■ YOUR GOAL ■
For this listing, reproduce the line with "List of Illustrations", the line with "27-29 października 2015 r., Poznań", and the lines between, exactly as they stand. Leave out pictures and all other lines.
DATA UNDER STUDY section start
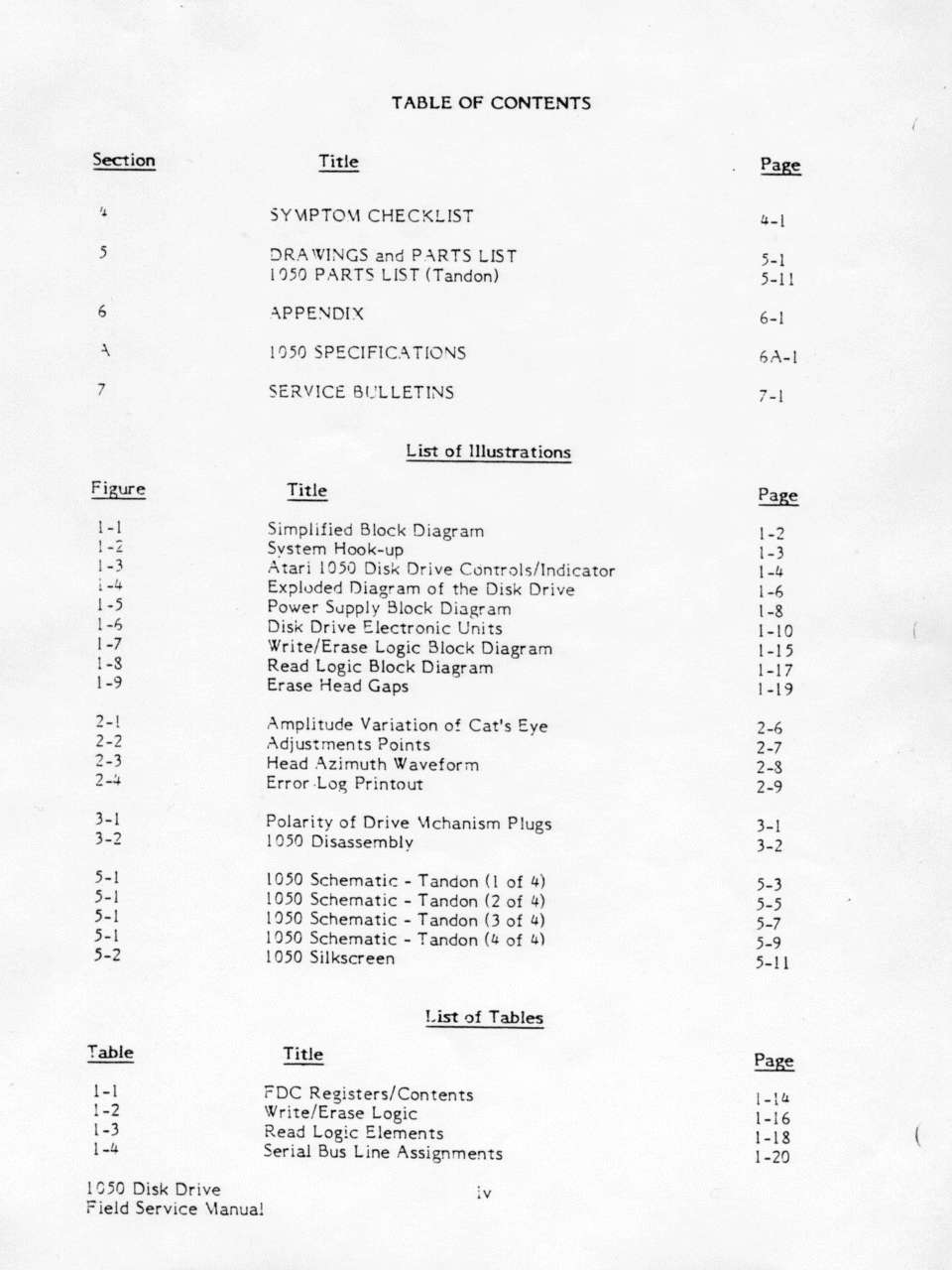 TABLE OF CONTENTS

Section Title Page

4 SYMPTOM CHECKLIST 4-1

5 DRAWINGS and PARTS LIST 5-1
1050 PARTS LIST (Tandon) 5-11

6 APPENDIX 6-1

A 1050 SPECIFICATIONS 6A-1

7 SERVICE BULLETINS 7-1

List of Illustrations

Figure Title Page

1-1 Simplified Block Diagram 1-2
1-2 System Hook-up 1-3
1-3 Atari 1050 Disk Drive Controls/Indicator 1-4
1-4 Exploded Diagram of the Disk Drive 1-6
1-5 Power Supply Block Diagram 1-8
1-6 Disk Drive Electronic Units 1-10
1-7 Write/Erase Logic Block Diagram 1-15
1-8 Read Logic Block Diagram 1-17
1-9 Erase Head Gaps 1-19

2-1 Amplitude Variation of Cat's Eye 2-6
2-2 Adjustments Points 2-7
2-3 Head Azimuth Waveform 2-8
2-4 Error Log Printout 2-9

3-1 Polarity of Drive Mchanism Plugs 3-1
3-2 1050 Disassembly 3-2

5-1 1050 Schematic - Tandon (1 of 4) 5-3
5-1 1050 Schematic - Tandon (2 of 4) 5-5
5-1 1050 Schematic - Tandon (3 of 4) 5-7
5-1 1050 Schematic - Tandon (4 of 4) 5-9
5-2 1050 Silkscreen 5-11

List of Tables

Table Title Page

1-1 FDC Registers/Contents 1-14
1-2 Write/Erase Logic 1-16
1-3 Read Logic Elements 1-18
1-4 Serial Bus Line Assignments 1-20

1050 Disk Drive
Field Service Manual

iv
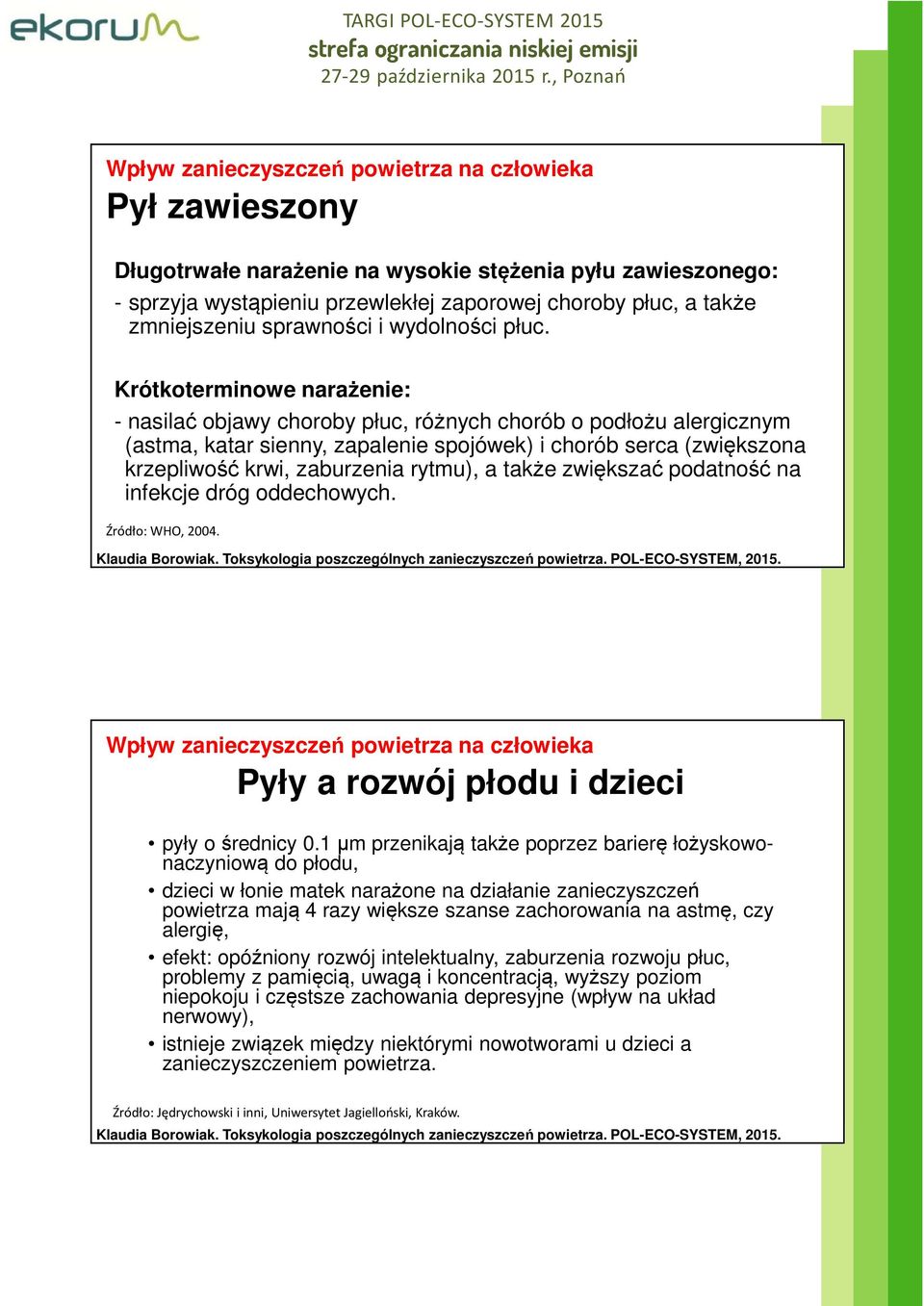 ekorum

TARGI POL-ECO-SYSTEM 2015
strefa ograniczania niskiej emisji
27-29 października 2015 r., Poznań

Wpływ zanieczyszczeń powietrza na człowieka
Pył zawieszony

Długotrwałe narażenie na wysokie stężenia pyłu zawieszonego:
- sprzyja wystąpieniu przewlekłej zaporowej choroby płuc, a także zmniejszeniu sprawności i wydolności płuc.

Krótkoterminowe narażenie:
- nasilać objawy choroby płuc, różnych chorób o podłożu alergicznym (astma, katar sienny, zapalenie spojówek) i chorób serca (zwiększona krzepliwość krwi, zaburzenia rytmu), a także zwiększać podatność na infekcje dróg oddechowych.

Źródło: WHO, 2004.
Klaudia Borowiak. Toksykologia poszczególnych zanieczyszczeń powietrza. POL-ECO-SYSTEM, 2015.

Wpływ zanieczyszczeń powietrza na człowieka
Pyły a rozwój płodu i dzieci

• pyły o średnicy 0.1 μm przenikają także poprzez barierę łożyskowo-naczyniową do płodu,
• dzieci w łonie matek narażone na działanie zanieczyszczeń powietrza mają 4 razy większe szanse zachorowania na astmę, czy alergię,
• efekt: opóźniony rozwój intelektualny, zaburzenia rozwoju płuc, problemy z pamięcią, uwagą i koncentracją, wyższy poziom niepokoju i częstsze zachowania depresyjne (wpływ na układ nerwowy),
• istnieje związek między niektórymi nowotworami u dzieci a zanieczyszczeniem powietrza.

Źródło: Jędrychowski i inni, Uniwersytet Jagielloński, Kraków.
Klaudia Borowiak. Toksykologia poszczególnych zanieczyszczeń powietrza. POL-ECO-SYSTEM, 2015.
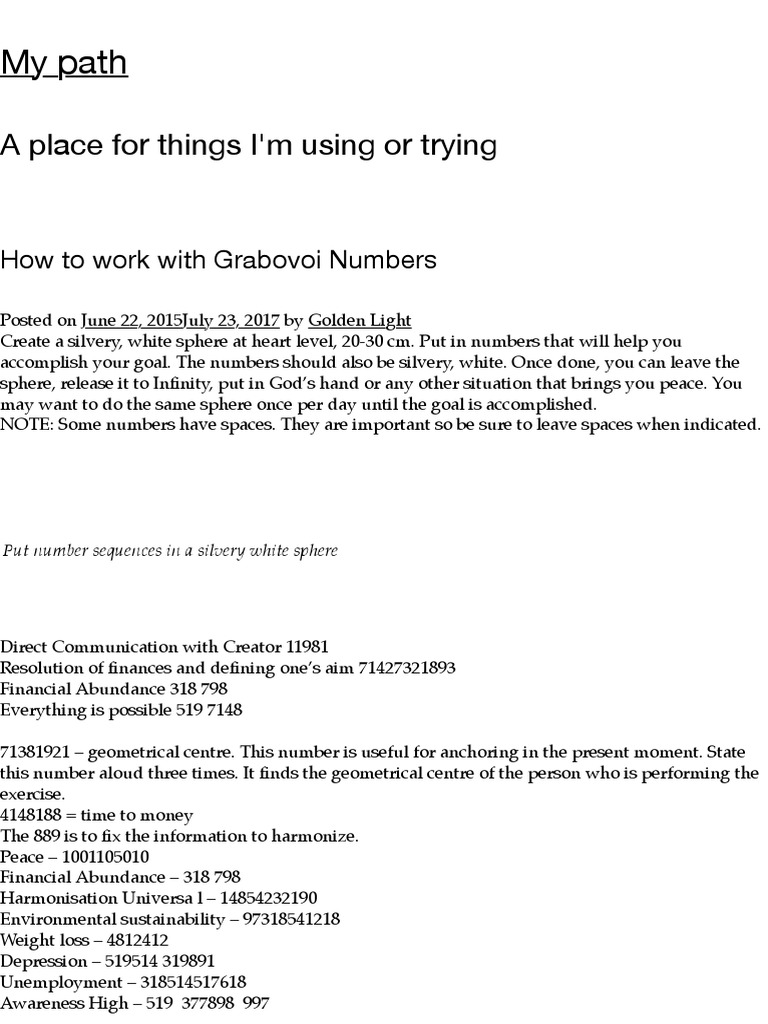 My path

A place for things I'm using or trying

How to work with Grabovoi Numbers

Posted on June 22, 2015July 23, 2017 by Golden Light
Create a silvery, white sphere at heart level, 20-30 cm. Put in numbers that will help you accomplish your goal. The numbers should also be silvery, white. Once done, you can leave the sphere, release it to Infinity, put in God's hand or any other situation that brings you peace. You may want to do the same sphere once per day until the goal is accomplished.
NOTE: Some numbers have spaces. They are important so be sure to leave spaces when indicated.

Put number sequences in a silvery white sphere

Direct Communication with Creator 11981
Resolution of finances and defining one's aim 71427321893
Financial Abundance 318 798
Everything is possible 519 7148

71381921 – geometrical centre. This number is useful for anchoring in the present moment. State this number aloud three times. It finds the geometrical centre of the person who is performing the exercise.
4148188 = time to money
The 889 is to fix the information to harmonize.
Peace – 1001105010
Financial Abundance – 318 798
Harmonisation Universa l – 14854232190
Environmental sustainability – 97318541218
Weight loss – 4812412
Depression – 519514 319891
Unemployment – 318514517618
Awareness High – 519 377898 997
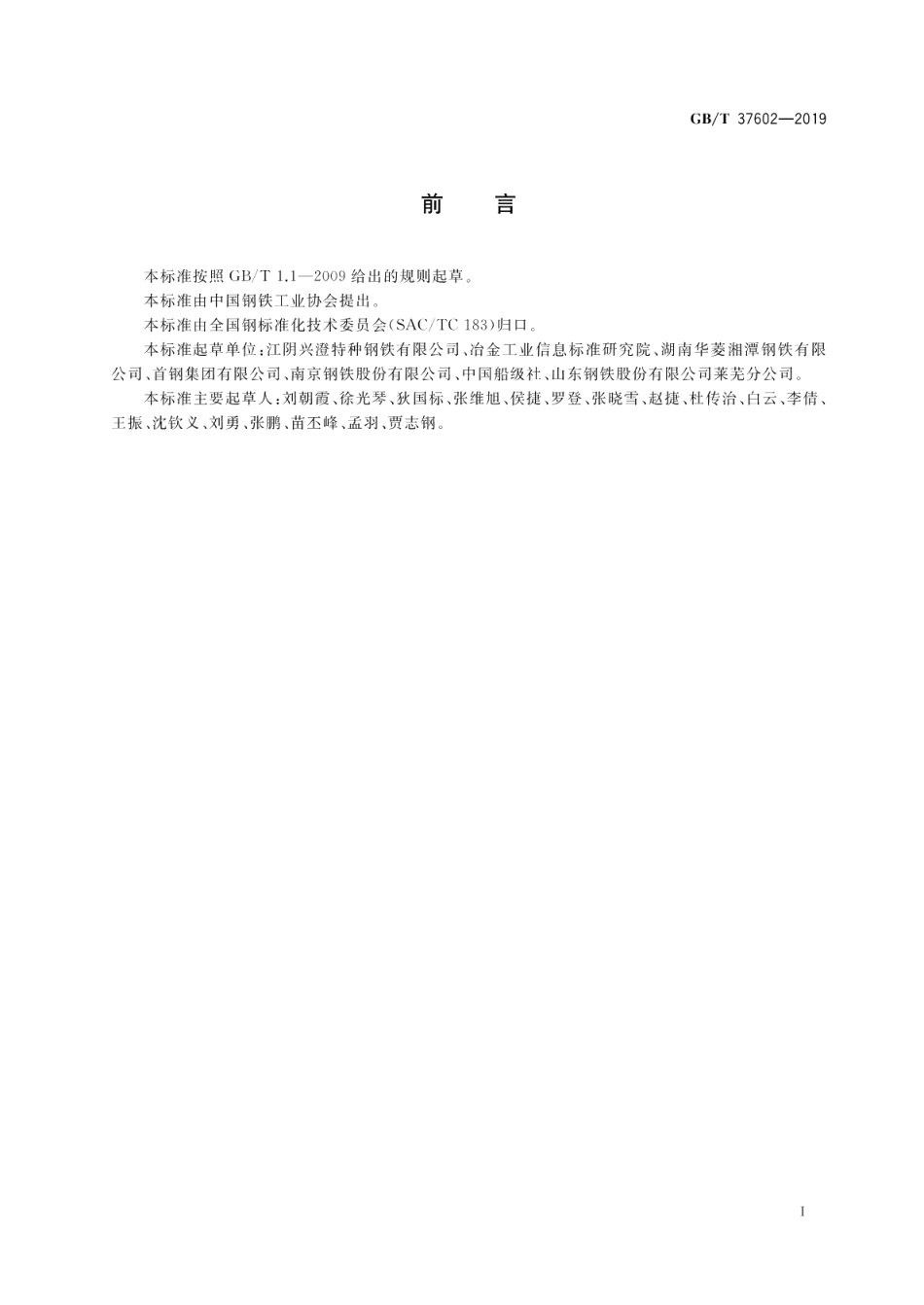 GB/T 37602—2019

前　言

本标准按照 GB/T 1.1—2009 给出的规则起草。

本标准由中国钢铁工业协会提出。

本标准由全国钢标准化技术委员会(SAC/TC 183)归口。

本标准起草单位：江阴兴澄特种钢铁有限公司、冶金工业信息标准研究院、湖南华菱湘潭钢铁有限公司、首钢集团有限公司、南京钢铁股份有限公司、中国船级社、山东钢铁股份有限公司莱芜分公司。

本标准主要起草人：刘朝霞、徐光琴、狄国标、张维旭、侯捷、罗登、张晓雪、赵捷、杜传治、白云、李倩、王振、沈钦义、刘勇、张鹏、苗丕峰、孟羽、贾志钢。

I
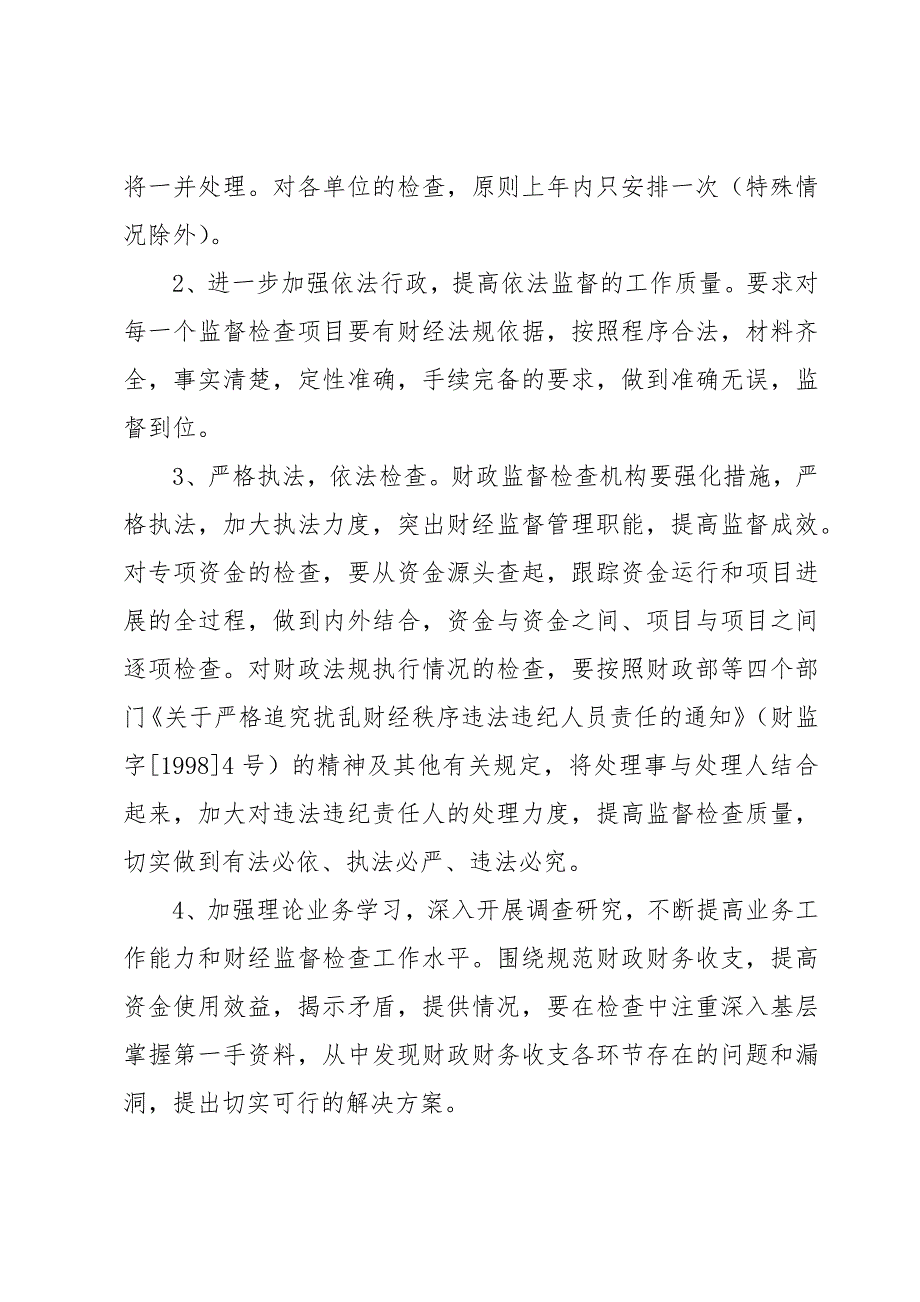 将一并处理。对各单位的检查，原则上年内只安排一次（特殊情况除外）。

2、进一步加强依法行政，提高依法监督的工作质量。要求对每一个监督检查项目要有财经法规依据，按照程序合法，材料齐全，事实清楚，定性准确，手续完备的要求，做到准确无误，监督到位。

3、严格执法，依法检查。财政监督检查机构要强化措施，严格执法，加大执法力度，突出财经监督管理职能，提高监督成效。对专项资金的检查，要从资金源头查起，跟踪资金运行和项目进展的全过程，做到内外结合，资金与资金之间、项目与项目之间逐项检查。对财政法规执行情况的检查，要按照财政部等四个部门《关于严格追究扰乱财经秩序违法违纪人员责任的通知》（财监字[1998]4 号）的精神及其他有关规定，将处理事与处理人结合起来，加大对违法违纪责任人的处理力度，提高监督检查质量，切实做到有法必依、执法必严、违法必究。

4、加强理论业务学习，深入开展调查研究，不断提高业务工作能力和财经监督检查工作水平。围绕规范财政财务收支，提高资金使用效益，揭示矛盾，提供情况，要在检查中注重深入基层掌握第一手资料，从中发现财政财务收支各环节存在的问题和漏洞，提出切实可行的解决方案。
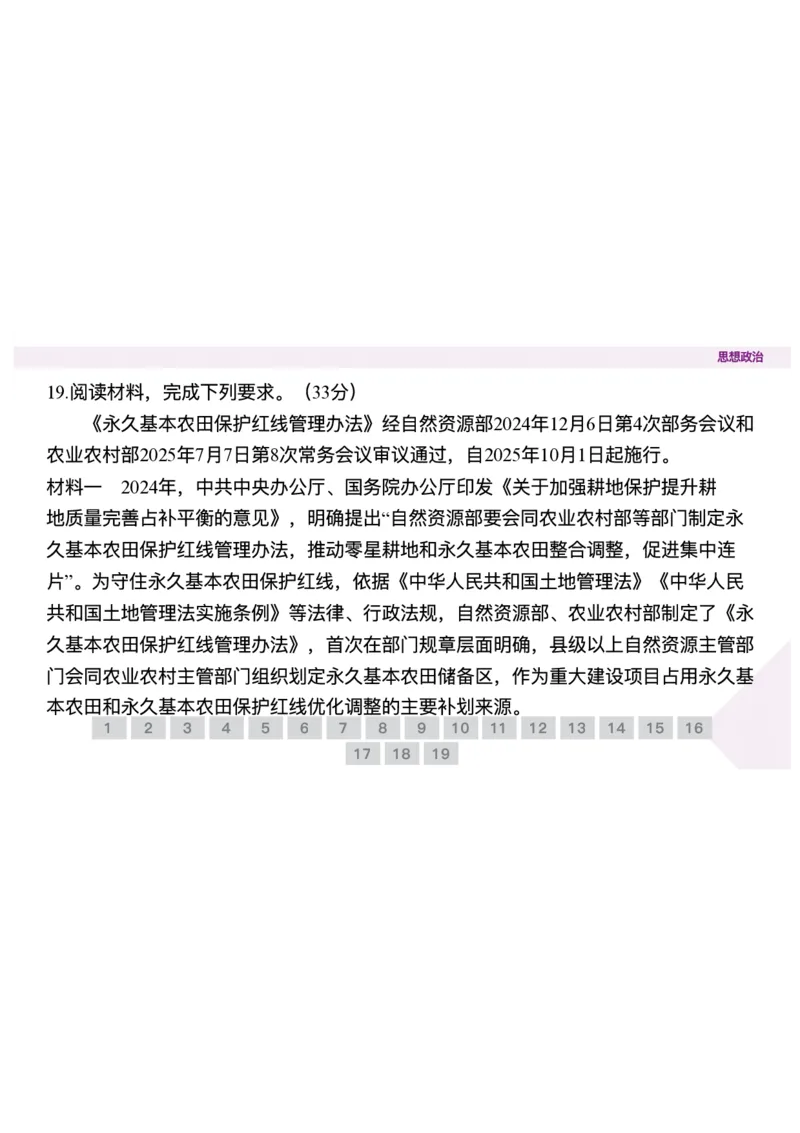 思想政治

19.阅读材料，完成下列要求。（33分）

《永久基本农田保护红线管理办法》经自然资源部2024年12月6日第4次部务会议和农业农村部2025年7月7日第8次常务会议审议通过，自2025年10月1日起施行。

材料一　2024年，中共中央办公厅、国务院办公厅印发《关于加强耕地保护提升耕地质量完善占补平衡的意见》，明确提出“自然资源部要会同农业农村部等部门制定永久基本农田保护红线管理办法，推动零星耕地和永久基本农田整合调整，促进集中连片”。为守住永久基本农田保护红线，依据《中华人民共和国土地管理法》《中华人民共和国土地管理法实施条例》等法律、行政法规，自然资源部、农业农村部制定了《永久基本农田保护红线管理办法》，首次在部门规章层面明确，县级以上自然资源主管部门会同农业农村主管部门组织划定永久基本农田储备区，作为重大建设项目占用永久基本农田和永久基本农田保护红线优化调整的主要补划来源。

1 2 3 4 5 6 7 8 9 10 11 12 13 14 15 16 17 18 19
DATA UNDER STUDY section end
■ SOLVED EXERCISE ■
List of Illustrations

Figure Title Page

1-1 Simplified Block Diagram 1-2
1-2 System Hook-up 1-3
1-3 Atari 1050 Disk Drive Controls/Indicator 1-4
1-4 Exploded Diagram of the Disk Drive 1-6
1-5 Power Supply Block Diagram 1-8
1-6 Disk Drive Electronic Units 1-10
1-7 Write/Erase Logic Block Diagram 1-15
1-8 Read Logic Block Diagram 1-17
1-9 Erase Head Gaps 1-19

2-1 Amplitude Variation of Cat's Eye 2-6
2-2 Adjustments Points 2-7
2-3 Head Azimuth Waveform 2-8
2-4 Error Log Printout 2-9

3-1 Polarity of Drive Mchanism Plugs 3-1
3-2 1050 Disassembly 3-2

5-1 1050 Schematic - Tandon (1 of 4) 5-3
5-1 1050 Schematic - Tandon (2 of 4) 5-5
5-1 1050 Schematic - Tandon (3 of 4) 5-7
5-1 1050 Schematic - Tandon (4 of 4) 5-9
5-2 1050 Silkscreen 5-11

List of Tables

Table Title Page

1-1 FDC Registers/Contents 1-14
1-2 Write/Erase Logic 1-16
1-3 Read Logic Elements 1-18
1-4 Serial Bus Line Assignments 1-20

1050 Disk Drive
Field Service Manual

iv
 ekorum

TARGI POL-ECO-SYSTEM 2015
strefa ograniczania niskiej emisji
27-29 października 2015 r., Poznań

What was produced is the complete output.